## WHAT IS NEEDED:
Please reproduce the entries below exactly, leaving the pictures out.

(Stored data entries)
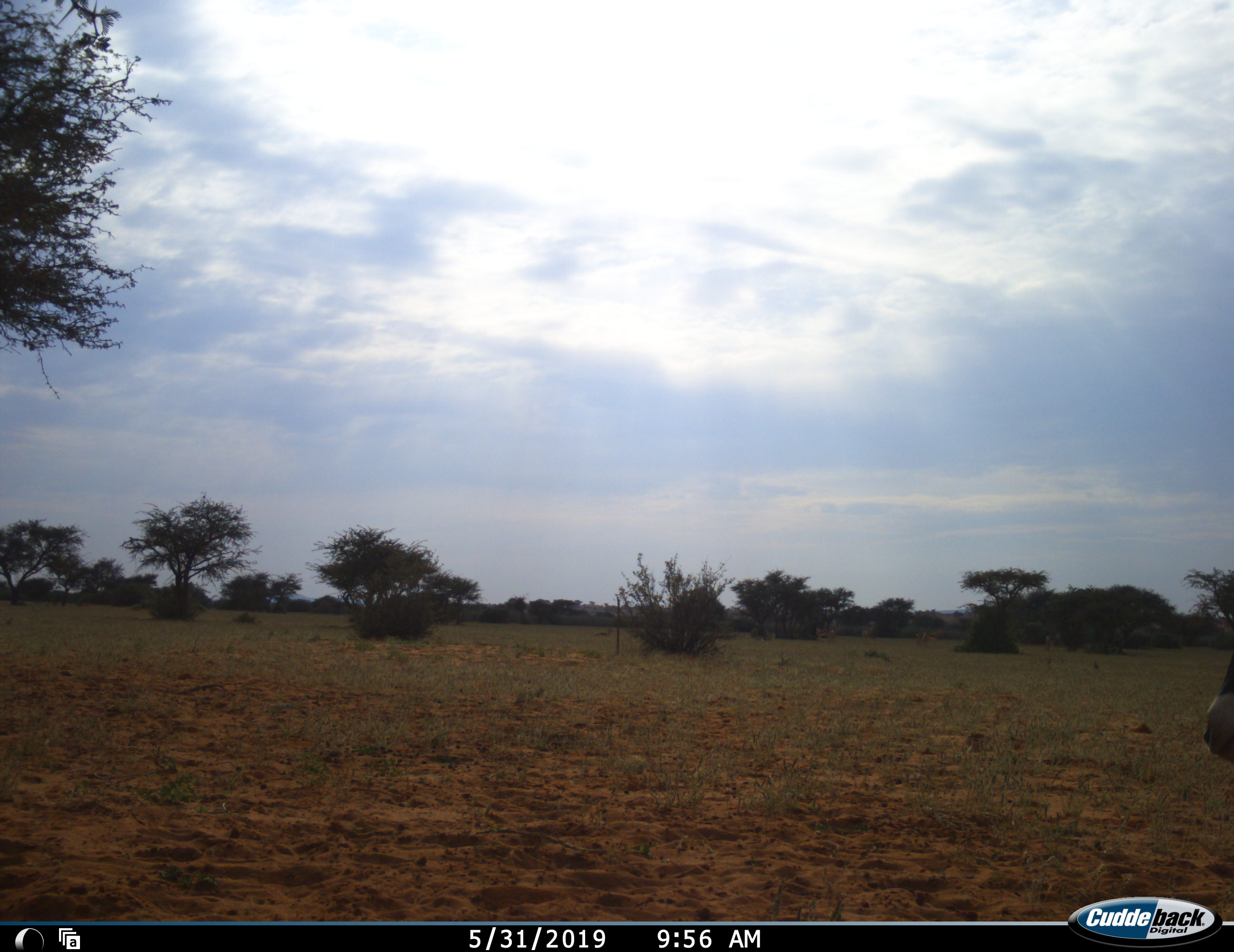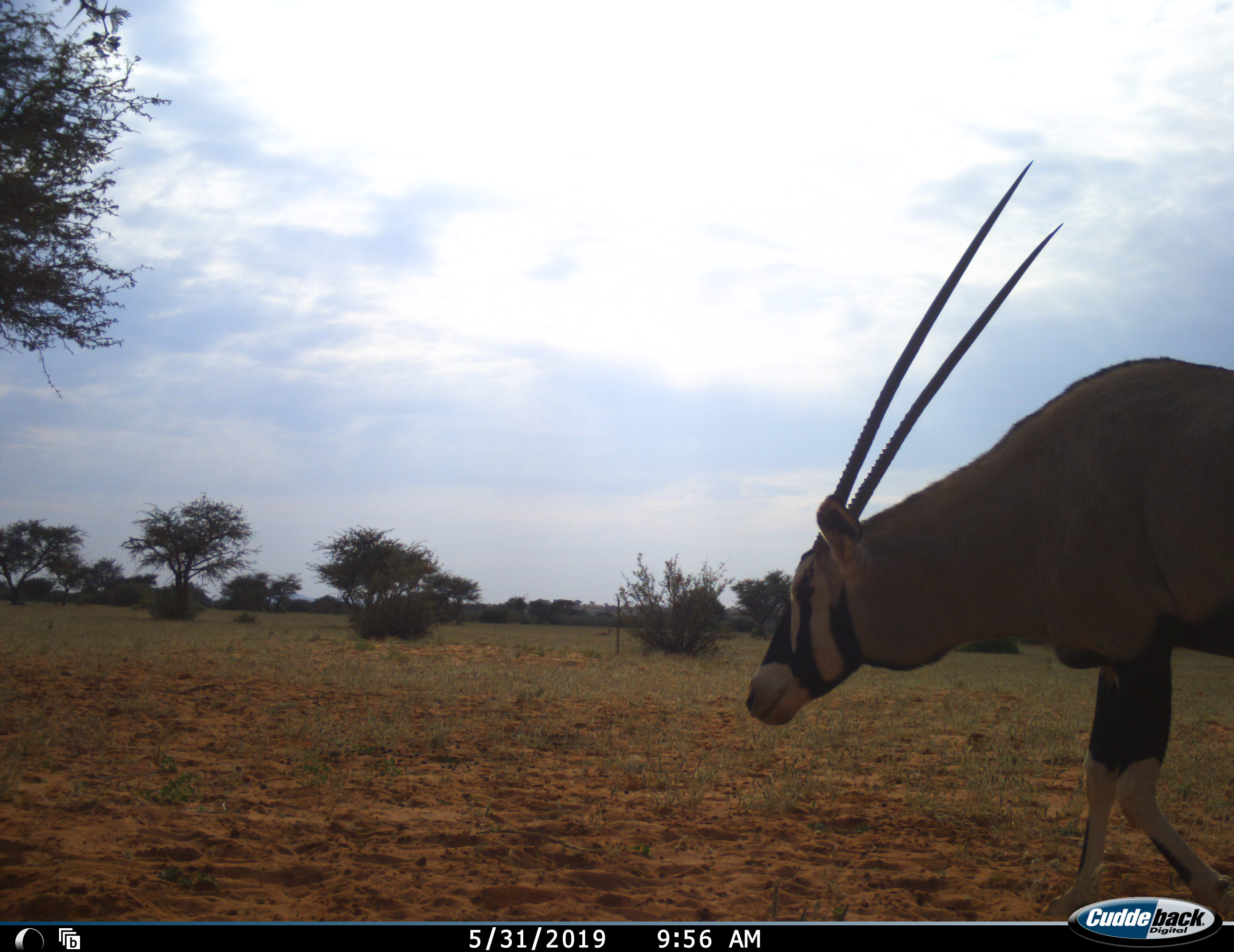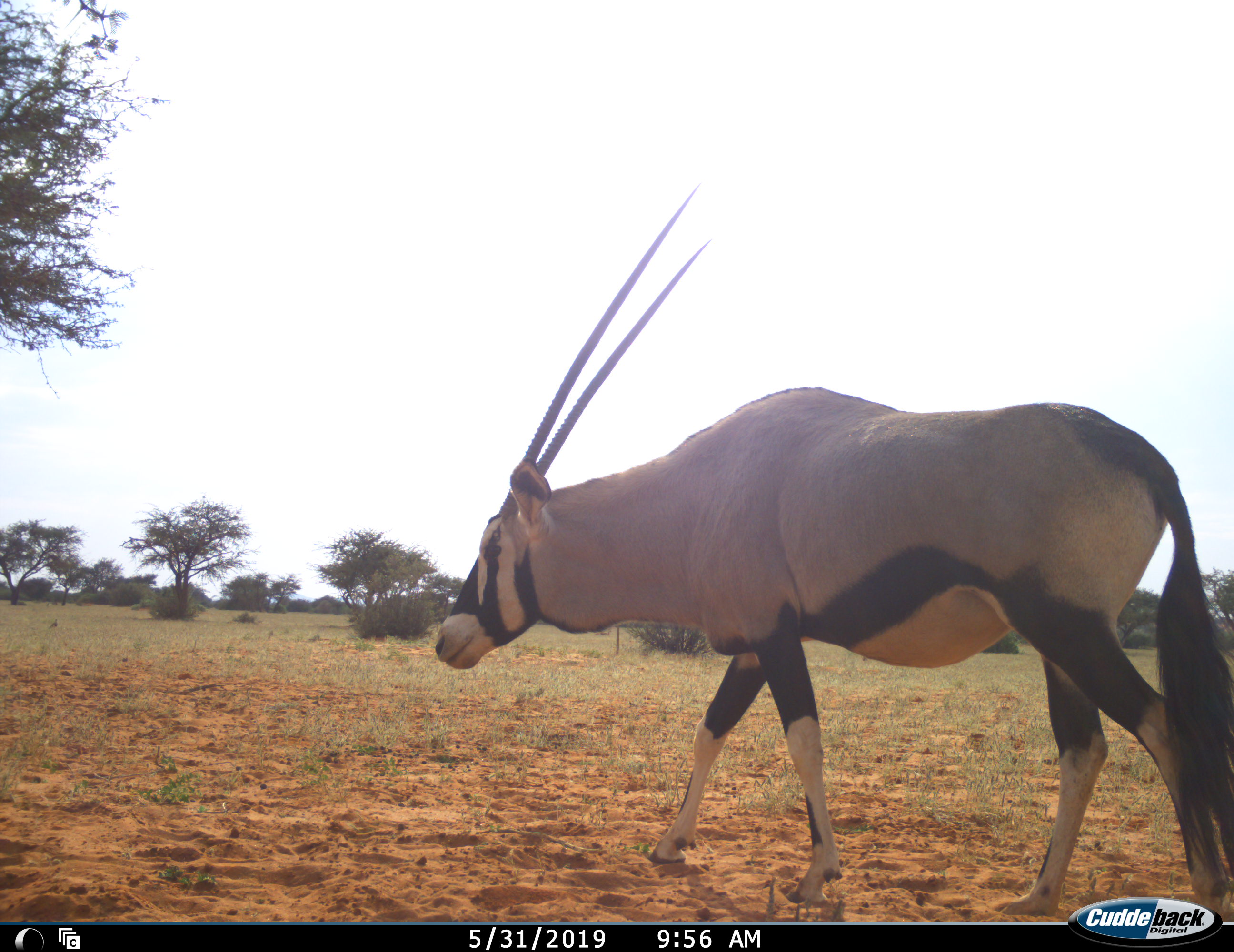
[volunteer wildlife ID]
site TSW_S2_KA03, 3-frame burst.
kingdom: Animalia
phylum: Chordata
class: Mammalia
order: Artiodactyla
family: Bovidae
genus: Oryx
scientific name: Oryx gazella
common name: gemsbok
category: oryx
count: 1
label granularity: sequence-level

## SOLVED EXERCISE:
[volunteer wildlife ID]
site TSW_S2_KA03, 3-frame burst.
kingdom: Animalia
phylum: Chordata
class: Mammalia
order: Artiodactyla
family: Bovidae
genus: Oryx
scientific name: Oryx gazella
common name: gemsbok
category: oryx
count: 1
label granularity: sequence-level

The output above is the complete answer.